● EXERCISE: Extract every entry word for word.

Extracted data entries
# # # # #

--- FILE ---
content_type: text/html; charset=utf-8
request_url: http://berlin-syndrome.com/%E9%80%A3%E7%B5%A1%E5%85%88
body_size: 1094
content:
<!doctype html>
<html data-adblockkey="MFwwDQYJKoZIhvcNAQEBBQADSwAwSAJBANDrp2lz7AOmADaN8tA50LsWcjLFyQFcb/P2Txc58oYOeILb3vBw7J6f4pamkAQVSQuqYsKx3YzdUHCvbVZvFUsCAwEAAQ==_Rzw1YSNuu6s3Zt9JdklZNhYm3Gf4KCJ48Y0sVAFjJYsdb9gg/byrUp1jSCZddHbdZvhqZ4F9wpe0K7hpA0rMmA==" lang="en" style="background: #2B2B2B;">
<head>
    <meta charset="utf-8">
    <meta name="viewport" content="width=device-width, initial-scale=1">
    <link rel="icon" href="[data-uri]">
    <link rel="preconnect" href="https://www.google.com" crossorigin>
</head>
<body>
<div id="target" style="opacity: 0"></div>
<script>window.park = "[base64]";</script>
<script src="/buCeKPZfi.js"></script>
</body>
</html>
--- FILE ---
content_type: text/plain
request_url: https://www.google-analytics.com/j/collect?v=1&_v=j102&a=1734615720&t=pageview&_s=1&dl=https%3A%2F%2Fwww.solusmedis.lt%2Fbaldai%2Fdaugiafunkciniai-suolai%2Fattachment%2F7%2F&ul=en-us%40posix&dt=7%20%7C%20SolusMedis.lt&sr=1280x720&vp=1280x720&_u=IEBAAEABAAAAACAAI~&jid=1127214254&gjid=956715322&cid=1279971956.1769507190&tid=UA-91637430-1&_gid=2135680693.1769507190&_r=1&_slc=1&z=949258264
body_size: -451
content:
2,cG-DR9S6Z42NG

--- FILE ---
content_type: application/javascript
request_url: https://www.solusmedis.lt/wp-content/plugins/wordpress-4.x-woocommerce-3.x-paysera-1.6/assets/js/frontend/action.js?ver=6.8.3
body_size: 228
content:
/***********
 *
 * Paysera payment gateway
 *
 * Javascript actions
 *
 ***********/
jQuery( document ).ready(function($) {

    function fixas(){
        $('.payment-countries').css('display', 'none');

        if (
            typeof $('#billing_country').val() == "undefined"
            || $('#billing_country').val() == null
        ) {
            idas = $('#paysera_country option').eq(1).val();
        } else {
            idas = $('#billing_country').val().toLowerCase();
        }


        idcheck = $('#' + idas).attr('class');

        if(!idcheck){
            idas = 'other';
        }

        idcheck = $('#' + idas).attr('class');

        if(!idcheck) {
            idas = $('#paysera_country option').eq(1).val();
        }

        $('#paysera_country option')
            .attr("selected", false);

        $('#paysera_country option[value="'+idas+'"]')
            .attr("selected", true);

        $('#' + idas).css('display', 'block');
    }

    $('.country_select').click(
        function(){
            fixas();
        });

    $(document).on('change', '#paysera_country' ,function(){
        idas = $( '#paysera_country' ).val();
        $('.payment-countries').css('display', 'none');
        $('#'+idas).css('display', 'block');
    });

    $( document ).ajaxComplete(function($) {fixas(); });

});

# # # # #

● RESULT BELOW:
--- FILE ---
content_type: text/html; charset=utf-8
request_url: http://berlin-syndrome.com/%E9%80%A3%E7%B5%A1%E5%85%88
body_size: 1094
content:
<!doctype html>
<html data-adblockkey="MFwwDQYJKoZIhvcNAQEBBQADSwAwSAJBANDrp2lz7AOmADaN8tA50LsWcjLFyQFcb/P2Txc58oYOeILb3vBw7J6f4pamkAQVSQuqYsKx3YzdUHCvbVZvFUsCAwEAAQ==_Rzw1YSNuu6s3Zt9JdklZNhYm3Gf4KCJ48Y0sVAFjJYsdb9gg/byrUp1jSCZddHbdZvhqZ4F9wpe0K7hpA0rMmA==" lang="en" style="background: #2B2B2B;">
<head>
    <meta charset="utf-8">
    <meta name="viewport" content="width=device-width, initial-scale=1">
    <link rel="icon" href="[data-uri]">
    <link rel="preconnect" href="https://www.google.com" crossorigin>
</head>
<body>
<div id="target" style="opacity: 0"></div>
<script>window.park = "[base64]";</script>
<script src="/buCeKPZfi.js"></script>
</body>
</html>
--- FILE ---
content_type: text/plain
request_url: https://www.google-analytics.com/j/collect?v=1&_v=j102&a=1734615720&t=pageview&_s=1&dl=https%3A%2F%2Fwww.solusmedis.lt%2Fbaldai%2Fdaugiafunkciniai-suolai%2Fattachment%2F7%2F&ul=en-us%40posix&dt=7%20%7C%20SolusMedis.lt&sr=1280x720&vp=1280x720&_u=IEBAAEABAAAAACAAI~&jid=1127214254&gjid=956715322&cid=1279971956.1769507190&tid=UA-91637430-1&_gid=2135680693.1769507190&_r=1&_slc=1&z=949258264
body_size: -451
content:
2,cG-DR9S6Z42NG

--- FILE ---
content_type: application/javascript
request_url: https://www.solusmedis.lt/wp-content/plugins/wordpress-4.x-woocommerce-3.x-paysera-1.6/assets/js/frontend/action.js?ver=6.8.3
body_size: 228
content:
/***********
 *
 * Paysera payment gateway
 *
 * Javascript actions
 *
 ***********/
jQuery( document ).ready(function($) {

    function fixas(){
        $('.payment-countries').css('display', 'none');

        if (
            typeof $('#billing_country').val() == "undefined"
            || $('#billing_country').val() == null
        ) {
            idas = $('#paysera_country option').eq(1).val();
        } else {
            idas = $('#billing_country').val().toLowerCase();
        }


        idcheck = $('#' + idas).attr('class');

        if(!idcheck){
            idas = 'other';
        }

        idcheck = $('#' + idas).attr('class');

        if(!idcheck) {
            idas = $('#paysera_country option').eq(1).val();
        }

        $('#paysera_country option')
            .attr("selected", false);

        $('#paysera_country option[value="'+idas+'"]')
            .attr("selected", true);

        $('#' + idas).css('display', 'block');
    }

    $('.country_select').click(
        function(){
            fixas();
        });

    $(document).on('change', '#paysera_country' ,function(){
        idas = $( '#paysera_country' ).val();
        $('.payment-countries').css('display', 'none');
        $('#'+idas).css('display', 'block');
    });

    $( document ).ajaxComplete(function($) {fixas(); });

});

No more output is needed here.